🤖 AI Summary
This study addresses the degradation in synthesis accuracy for whole-body CT-to-PET translation caused by anatomical heterogeneity. We propose a region-specific generative adversarial network (GAN) framework that partitions the human body into three anatomically coherent regions—head, torso, and limbs—enabling region-wise modeling and coordinated synthesis. The method integrates multi-region semantic segmentation guidance with a hybrid learning strategy combining paired (Pix2Pix) and unpaired (CycleGAN) training paradigms to achieve high-fidelity PET image generation. The resulting “virtual PET scanner” substantially reduces patient radiation exposure and clinical scanning costs, facilitating functional imaging simulation in medical digital twin applications.

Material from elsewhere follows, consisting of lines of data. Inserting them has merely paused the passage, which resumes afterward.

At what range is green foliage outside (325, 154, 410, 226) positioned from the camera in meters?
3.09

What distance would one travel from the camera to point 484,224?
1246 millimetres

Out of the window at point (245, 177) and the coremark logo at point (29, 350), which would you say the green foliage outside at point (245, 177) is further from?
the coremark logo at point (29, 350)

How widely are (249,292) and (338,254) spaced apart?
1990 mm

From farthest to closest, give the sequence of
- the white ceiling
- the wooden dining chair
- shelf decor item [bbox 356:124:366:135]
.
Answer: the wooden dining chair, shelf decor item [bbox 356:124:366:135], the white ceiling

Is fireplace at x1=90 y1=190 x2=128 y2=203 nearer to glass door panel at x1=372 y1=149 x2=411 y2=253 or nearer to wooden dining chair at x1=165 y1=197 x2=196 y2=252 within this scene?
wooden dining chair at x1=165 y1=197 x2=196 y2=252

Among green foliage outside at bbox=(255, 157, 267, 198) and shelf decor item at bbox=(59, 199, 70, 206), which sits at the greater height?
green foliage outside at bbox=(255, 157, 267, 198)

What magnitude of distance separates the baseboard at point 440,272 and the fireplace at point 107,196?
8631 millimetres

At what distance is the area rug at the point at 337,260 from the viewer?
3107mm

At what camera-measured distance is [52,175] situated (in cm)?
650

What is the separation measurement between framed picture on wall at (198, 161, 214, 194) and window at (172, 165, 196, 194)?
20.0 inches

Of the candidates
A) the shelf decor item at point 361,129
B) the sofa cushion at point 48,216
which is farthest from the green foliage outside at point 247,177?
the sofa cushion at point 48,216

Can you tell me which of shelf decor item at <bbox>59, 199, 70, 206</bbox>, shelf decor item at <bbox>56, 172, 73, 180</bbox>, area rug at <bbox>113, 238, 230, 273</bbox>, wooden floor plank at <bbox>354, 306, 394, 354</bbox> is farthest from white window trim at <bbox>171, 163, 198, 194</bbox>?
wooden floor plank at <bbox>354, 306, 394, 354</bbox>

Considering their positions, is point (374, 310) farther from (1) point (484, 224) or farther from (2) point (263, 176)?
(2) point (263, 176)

Quantitative and qualitative evaluations demonstrate superior performance over global GAN baselines across regional, whole-body, and lesion-level metrics, establishing new state-of-the-art results for whole-body CT-to-PET translation.
📝 Abstract
Generating positron emission tomography (PET) images from computed tomography (CT) scans via deep learning offers a promising pathway to reduce radiation exposure and costs associated with PET imaging, improving patient care and accessibility to functional imaging. Whole-body image translation presents challenges due to anatomical heterogeneity, often limiting generalized models. We propose a framework that segments whole-body CT images into four regions-head, trunk, arms, and legs-and uses district-specific Generative Adversarial Networks (GANs) for tailored CT-to-PET translation. Synthetic PET images from each region are stitched together to reconstruct the whole-body scan. Comparisons with a baseline non-segmented GAN and experiments with Pix2Pix and CycleGAN architectures tested paired and unpaired scenarios. Quantitative evaluations at district, whole-body, and lesion levels demonstrated significant improvements with our district-specific GANs. Pix2Pix yielded superior metrics, ensuring precise, high-quality image synthesis. By addressing anatomical heterogeneity, this approach achieves state-of-the-art results in whole-body CT-to-PET translation. This methodology supports healthcare Digital Twins by enabling accurate virtual PET scans from CT data, creating virtual imaging representations to monitor, predict, and optimize health outcomes.